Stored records
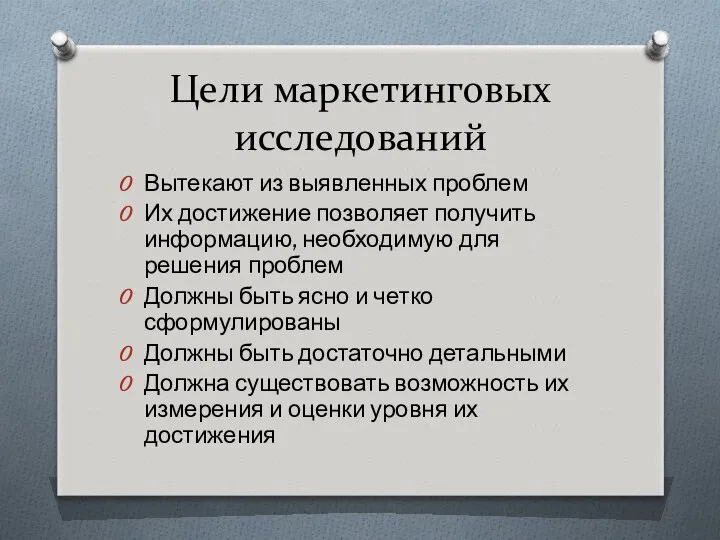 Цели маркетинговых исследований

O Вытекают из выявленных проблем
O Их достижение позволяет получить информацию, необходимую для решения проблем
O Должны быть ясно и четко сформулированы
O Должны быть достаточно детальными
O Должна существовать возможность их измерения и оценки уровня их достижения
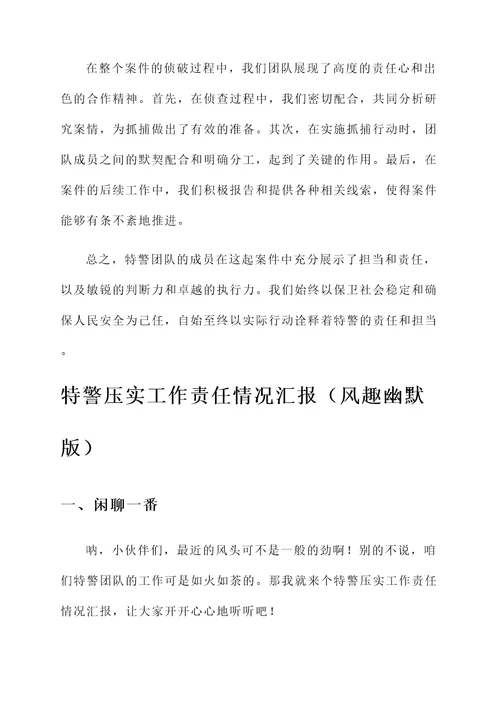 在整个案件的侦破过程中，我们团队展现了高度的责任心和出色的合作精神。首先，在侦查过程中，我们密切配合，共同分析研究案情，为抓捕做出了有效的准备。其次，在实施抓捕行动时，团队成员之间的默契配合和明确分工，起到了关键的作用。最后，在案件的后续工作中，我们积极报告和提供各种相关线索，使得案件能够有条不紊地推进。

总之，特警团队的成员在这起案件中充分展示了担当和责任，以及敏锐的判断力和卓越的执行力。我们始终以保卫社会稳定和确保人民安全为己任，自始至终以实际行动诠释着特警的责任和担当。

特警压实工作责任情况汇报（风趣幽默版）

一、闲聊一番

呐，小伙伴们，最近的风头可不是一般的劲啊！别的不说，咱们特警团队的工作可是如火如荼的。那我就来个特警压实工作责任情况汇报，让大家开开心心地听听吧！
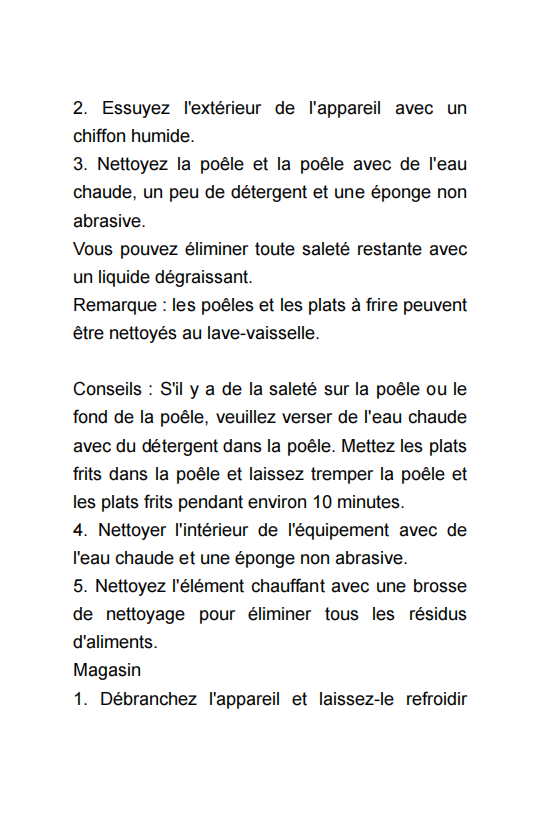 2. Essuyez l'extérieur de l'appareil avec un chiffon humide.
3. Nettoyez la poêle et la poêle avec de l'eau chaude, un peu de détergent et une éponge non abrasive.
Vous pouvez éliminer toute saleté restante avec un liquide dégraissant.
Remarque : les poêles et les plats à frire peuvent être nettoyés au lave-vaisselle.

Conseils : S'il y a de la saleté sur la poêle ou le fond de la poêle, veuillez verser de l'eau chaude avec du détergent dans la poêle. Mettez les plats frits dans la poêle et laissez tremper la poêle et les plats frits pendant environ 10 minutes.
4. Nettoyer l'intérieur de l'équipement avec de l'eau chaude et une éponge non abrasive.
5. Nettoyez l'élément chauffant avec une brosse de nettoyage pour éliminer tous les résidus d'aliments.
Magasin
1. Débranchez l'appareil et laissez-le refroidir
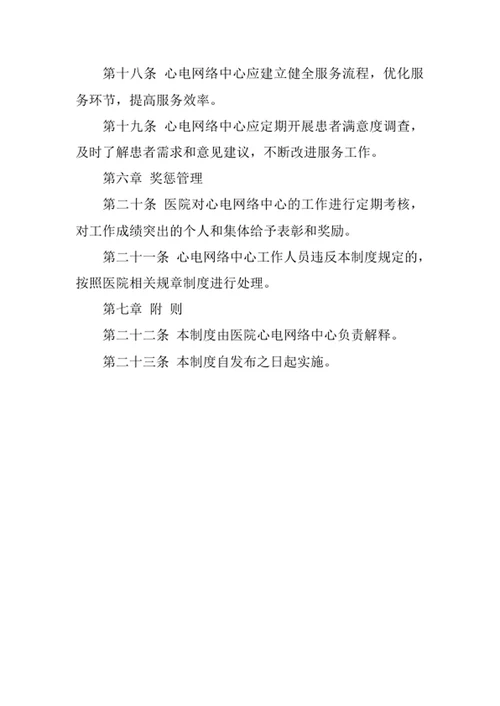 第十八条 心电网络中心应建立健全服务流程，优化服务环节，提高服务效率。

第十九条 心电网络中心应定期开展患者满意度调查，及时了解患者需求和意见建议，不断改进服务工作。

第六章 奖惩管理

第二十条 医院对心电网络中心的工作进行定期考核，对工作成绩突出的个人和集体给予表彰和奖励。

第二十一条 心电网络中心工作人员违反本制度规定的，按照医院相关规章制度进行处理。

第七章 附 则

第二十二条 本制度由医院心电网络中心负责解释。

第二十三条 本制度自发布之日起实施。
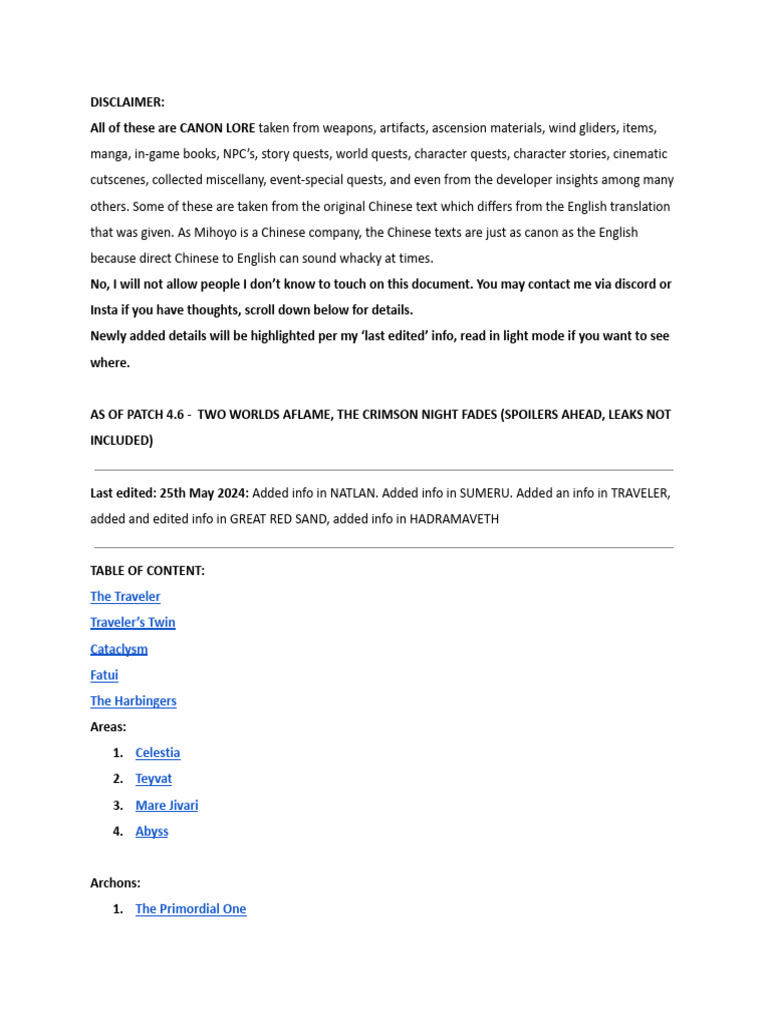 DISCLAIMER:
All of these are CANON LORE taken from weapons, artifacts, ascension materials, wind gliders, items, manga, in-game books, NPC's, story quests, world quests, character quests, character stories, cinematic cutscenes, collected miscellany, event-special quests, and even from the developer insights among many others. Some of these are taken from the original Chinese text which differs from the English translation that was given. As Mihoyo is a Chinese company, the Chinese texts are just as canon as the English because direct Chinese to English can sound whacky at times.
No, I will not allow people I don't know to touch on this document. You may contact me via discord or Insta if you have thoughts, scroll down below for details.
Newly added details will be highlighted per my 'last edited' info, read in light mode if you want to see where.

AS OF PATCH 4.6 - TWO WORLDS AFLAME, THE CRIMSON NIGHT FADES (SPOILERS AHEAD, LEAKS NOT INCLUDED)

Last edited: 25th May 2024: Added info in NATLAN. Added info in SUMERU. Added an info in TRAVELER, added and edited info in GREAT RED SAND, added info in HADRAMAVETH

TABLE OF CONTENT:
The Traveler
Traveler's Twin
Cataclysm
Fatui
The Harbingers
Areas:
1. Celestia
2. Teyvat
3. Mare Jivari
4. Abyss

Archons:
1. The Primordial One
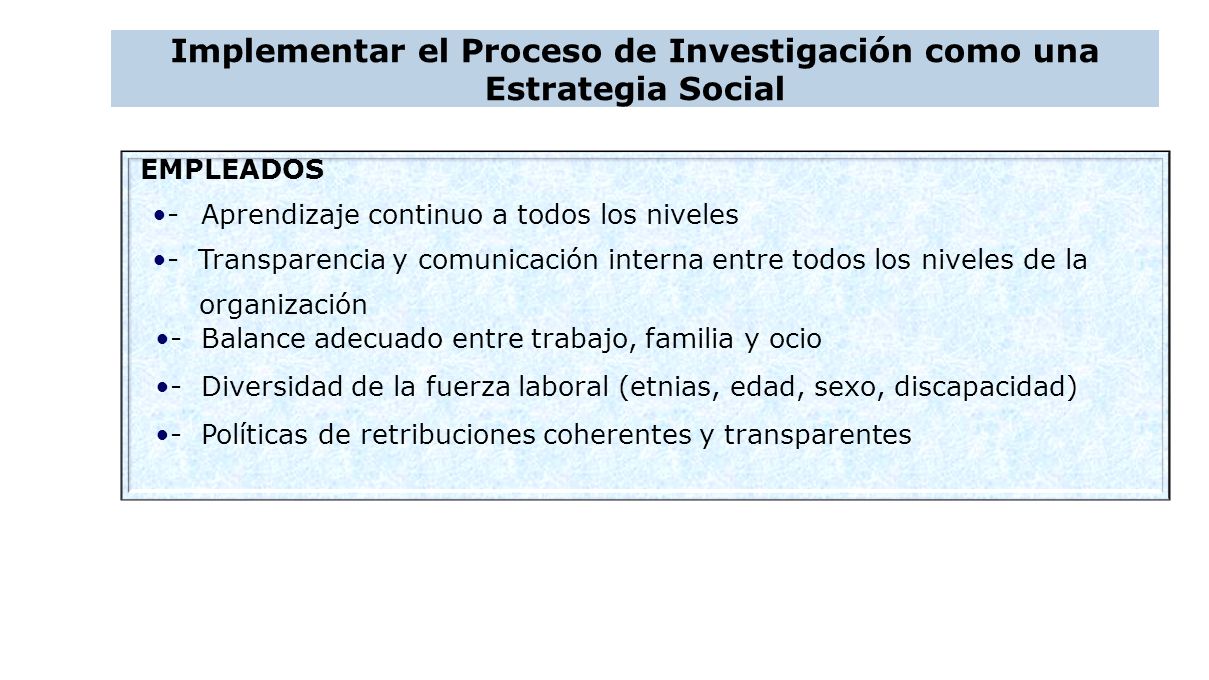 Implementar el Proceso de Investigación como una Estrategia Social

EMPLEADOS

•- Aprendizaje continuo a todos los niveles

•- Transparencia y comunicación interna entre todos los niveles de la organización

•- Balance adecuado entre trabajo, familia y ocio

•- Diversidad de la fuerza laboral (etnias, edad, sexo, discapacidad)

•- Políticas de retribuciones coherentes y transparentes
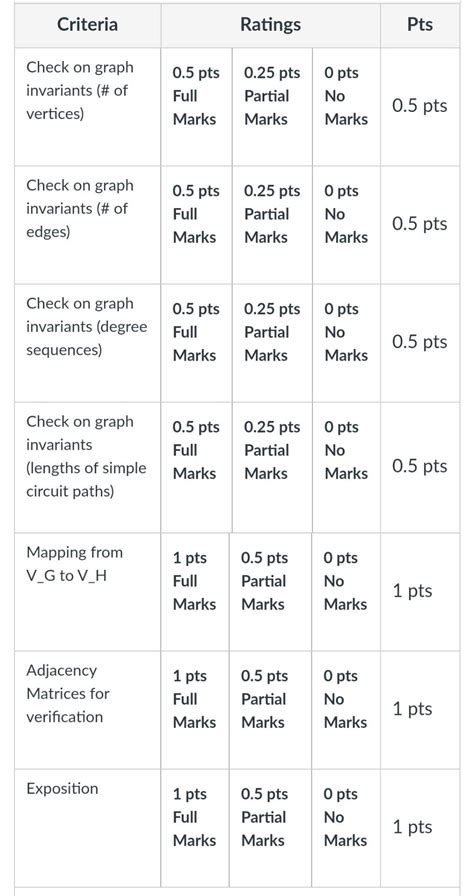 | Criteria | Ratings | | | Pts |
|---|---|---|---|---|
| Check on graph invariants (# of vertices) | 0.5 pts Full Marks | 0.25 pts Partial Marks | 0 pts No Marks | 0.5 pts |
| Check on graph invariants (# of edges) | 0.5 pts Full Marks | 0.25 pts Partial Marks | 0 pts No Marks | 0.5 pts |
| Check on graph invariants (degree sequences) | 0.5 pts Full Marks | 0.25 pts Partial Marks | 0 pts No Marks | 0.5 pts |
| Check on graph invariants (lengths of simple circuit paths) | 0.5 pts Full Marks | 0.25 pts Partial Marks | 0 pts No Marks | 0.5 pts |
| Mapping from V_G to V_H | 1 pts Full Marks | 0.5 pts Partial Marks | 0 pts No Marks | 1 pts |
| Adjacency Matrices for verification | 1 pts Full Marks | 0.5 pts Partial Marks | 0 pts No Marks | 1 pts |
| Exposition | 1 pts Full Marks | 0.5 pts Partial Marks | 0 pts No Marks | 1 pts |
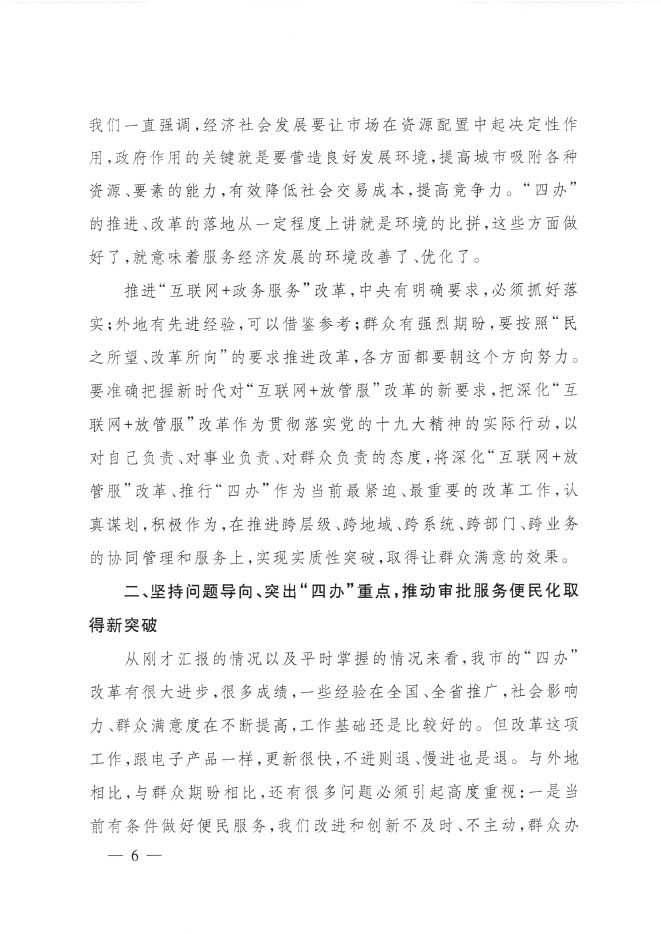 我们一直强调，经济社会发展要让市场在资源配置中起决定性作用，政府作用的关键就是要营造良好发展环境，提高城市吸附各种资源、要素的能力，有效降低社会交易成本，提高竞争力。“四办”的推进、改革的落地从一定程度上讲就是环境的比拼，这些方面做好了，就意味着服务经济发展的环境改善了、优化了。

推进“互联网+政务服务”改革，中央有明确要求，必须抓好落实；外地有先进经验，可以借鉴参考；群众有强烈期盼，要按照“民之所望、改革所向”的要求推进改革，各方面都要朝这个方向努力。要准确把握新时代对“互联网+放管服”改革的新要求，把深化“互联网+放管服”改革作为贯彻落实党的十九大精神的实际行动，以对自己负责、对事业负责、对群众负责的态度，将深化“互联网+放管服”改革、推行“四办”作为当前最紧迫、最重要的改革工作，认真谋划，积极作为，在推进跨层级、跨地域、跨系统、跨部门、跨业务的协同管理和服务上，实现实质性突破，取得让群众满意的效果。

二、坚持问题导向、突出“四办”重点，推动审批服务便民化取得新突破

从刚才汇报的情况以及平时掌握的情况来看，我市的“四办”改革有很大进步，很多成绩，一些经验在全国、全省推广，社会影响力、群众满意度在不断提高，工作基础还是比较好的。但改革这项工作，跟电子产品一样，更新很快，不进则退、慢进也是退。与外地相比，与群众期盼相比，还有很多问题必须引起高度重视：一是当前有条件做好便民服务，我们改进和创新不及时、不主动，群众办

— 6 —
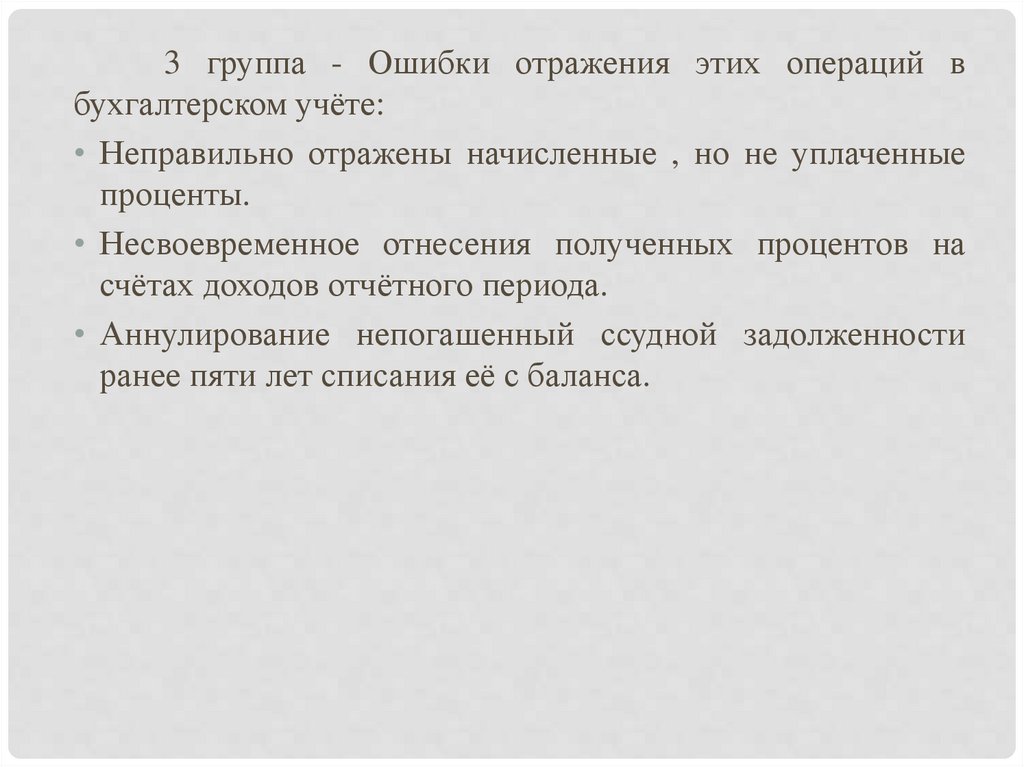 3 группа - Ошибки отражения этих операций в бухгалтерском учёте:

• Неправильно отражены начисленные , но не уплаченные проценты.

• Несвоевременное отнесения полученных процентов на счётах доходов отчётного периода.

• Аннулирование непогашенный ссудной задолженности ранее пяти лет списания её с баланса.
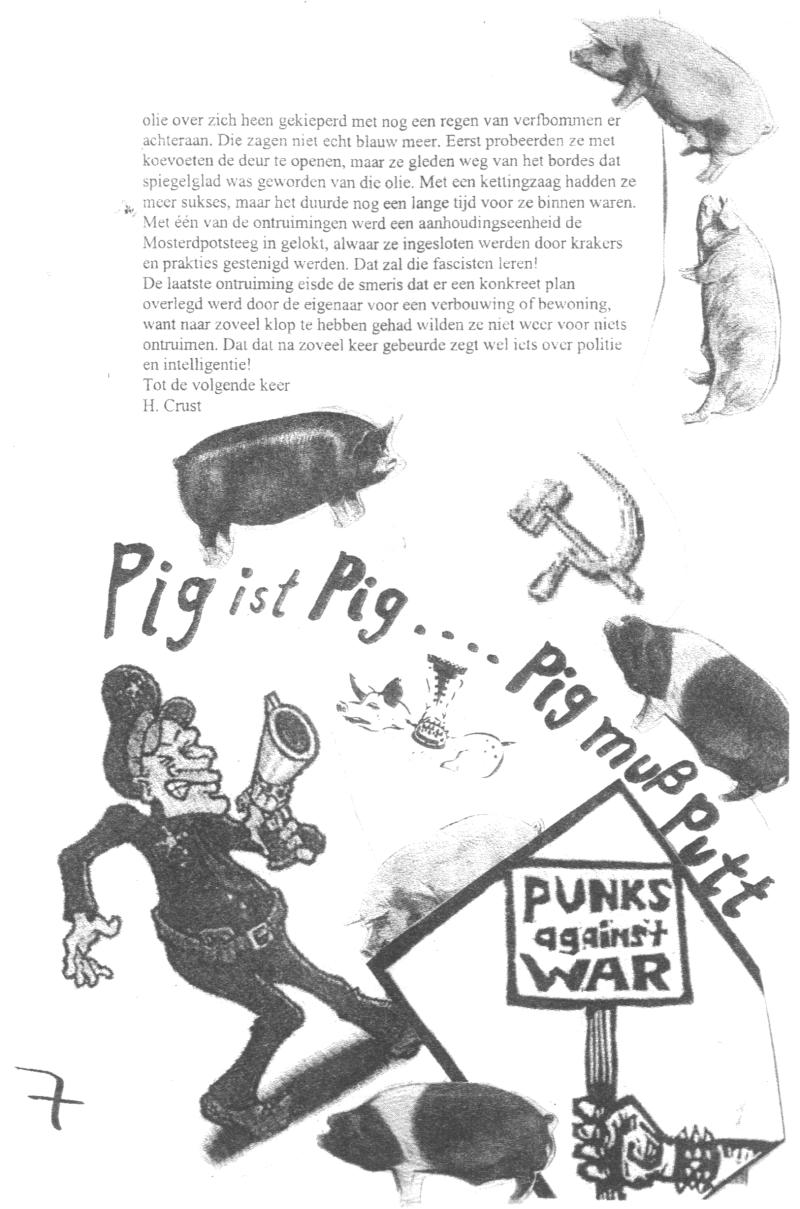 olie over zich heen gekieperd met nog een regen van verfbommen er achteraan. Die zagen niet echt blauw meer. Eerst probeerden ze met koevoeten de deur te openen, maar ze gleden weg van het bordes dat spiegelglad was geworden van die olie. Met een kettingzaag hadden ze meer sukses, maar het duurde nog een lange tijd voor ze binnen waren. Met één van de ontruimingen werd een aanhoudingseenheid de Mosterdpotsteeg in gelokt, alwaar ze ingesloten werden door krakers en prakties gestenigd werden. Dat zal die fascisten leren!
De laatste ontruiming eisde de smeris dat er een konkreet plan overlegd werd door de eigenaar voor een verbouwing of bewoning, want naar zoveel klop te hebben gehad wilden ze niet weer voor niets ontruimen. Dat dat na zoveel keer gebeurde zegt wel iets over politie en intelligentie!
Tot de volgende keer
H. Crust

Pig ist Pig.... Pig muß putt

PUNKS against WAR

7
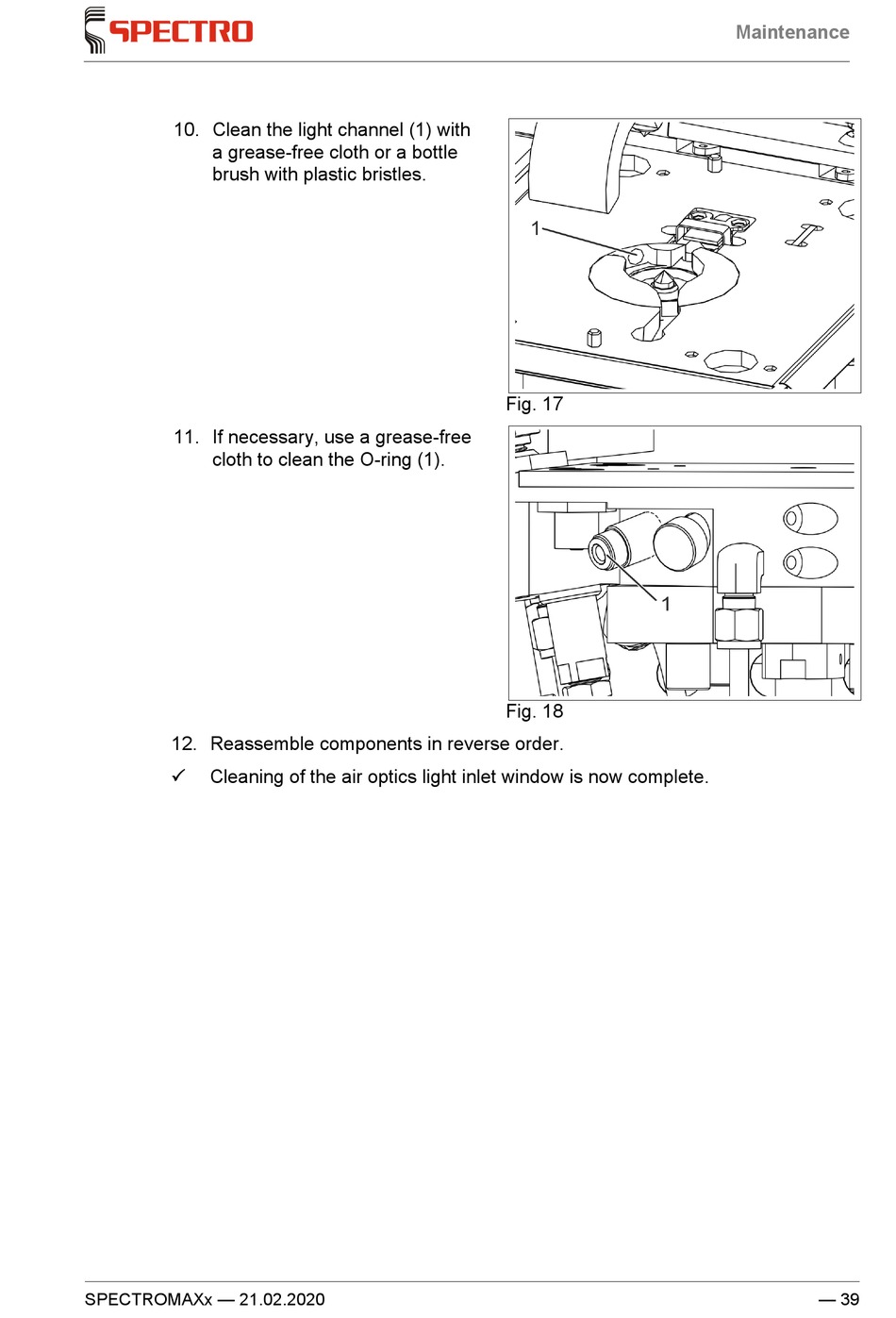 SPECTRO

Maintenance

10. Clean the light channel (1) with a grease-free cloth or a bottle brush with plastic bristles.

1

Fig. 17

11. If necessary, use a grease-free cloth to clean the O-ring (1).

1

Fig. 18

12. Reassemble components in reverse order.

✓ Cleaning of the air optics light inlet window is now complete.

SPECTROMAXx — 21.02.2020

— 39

_TASK_. Tally the lines in the records that contain the word "added"; the answer is that number and nothing more.

_REPLY_. 2